(What to do): What follows is a set of records; restate each one word for word and drop the pictures.
■ ■ ■
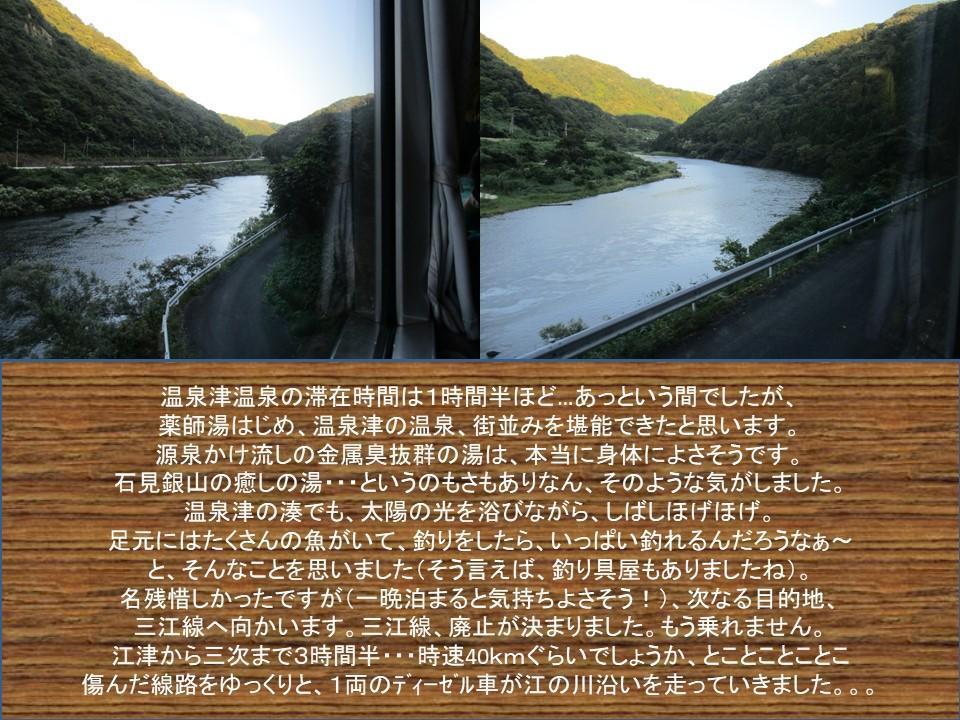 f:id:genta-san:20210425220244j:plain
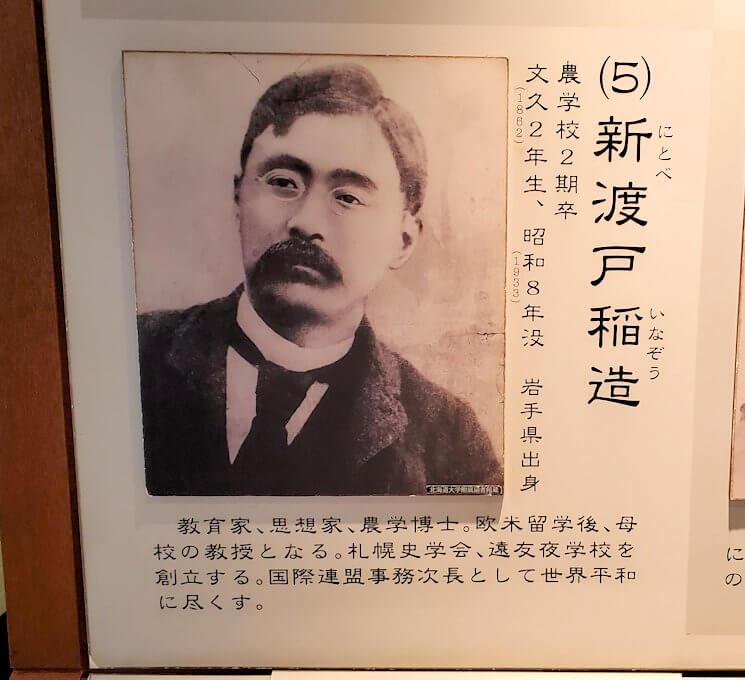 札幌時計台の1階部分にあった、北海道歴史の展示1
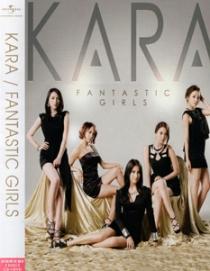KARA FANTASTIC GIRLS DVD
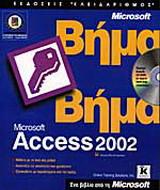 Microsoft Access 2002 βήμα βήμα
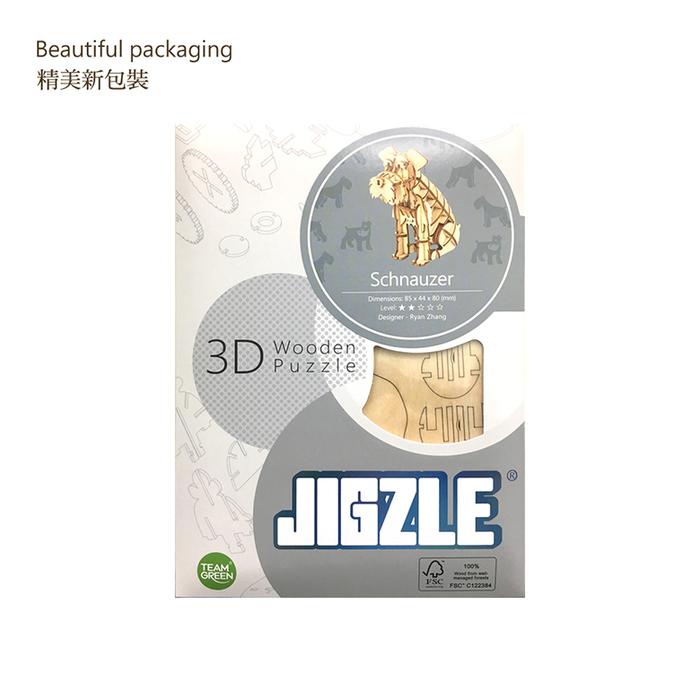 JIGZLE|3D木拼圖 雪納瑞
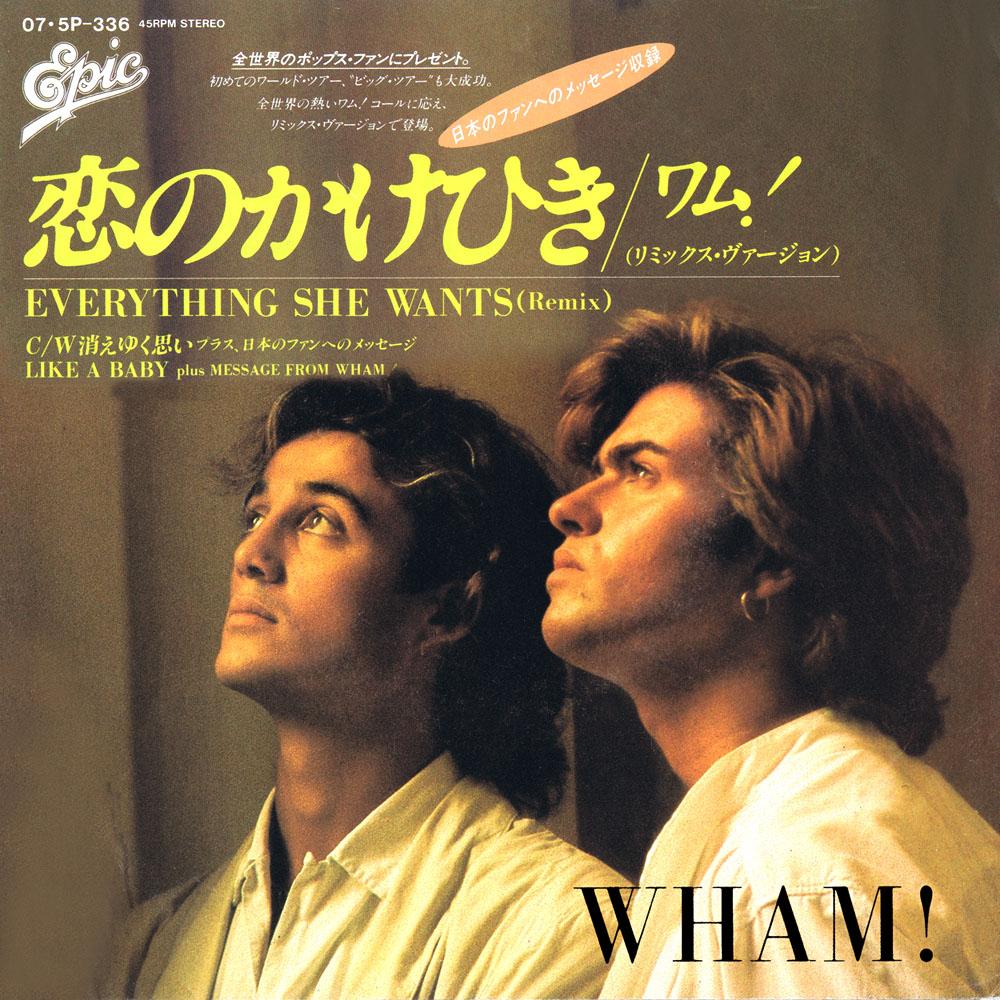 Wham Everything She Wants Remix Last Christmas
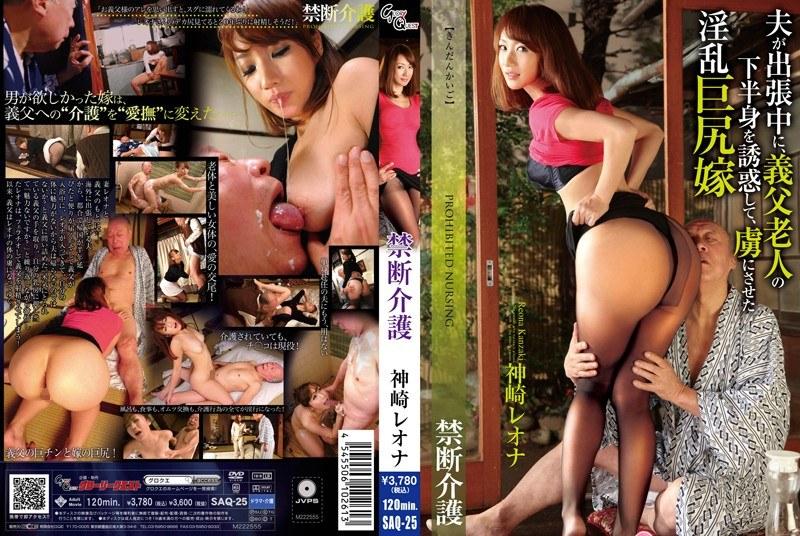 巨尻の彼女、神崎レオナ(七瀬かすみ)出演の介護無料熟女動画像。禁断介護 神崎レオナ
■ ■ ■
(Problem solution):
 f:id:genta-san:20210425220244j:plain
 札幌時計台の1階部分にあった、北海道歴史の展示1
KARA FANTASTIC GIRLS DVD
 Microsoft Access 2002 βήμα βήμα
 JIGZLE|3D木拼圖 雪納瑞
 Wham Everything She Wants Remix Last Christmas
 巨尻の彼女、神崎レオナ(七瀬かすみ)出演の介護無料熟女動画像。禁断介護 神崎レオナ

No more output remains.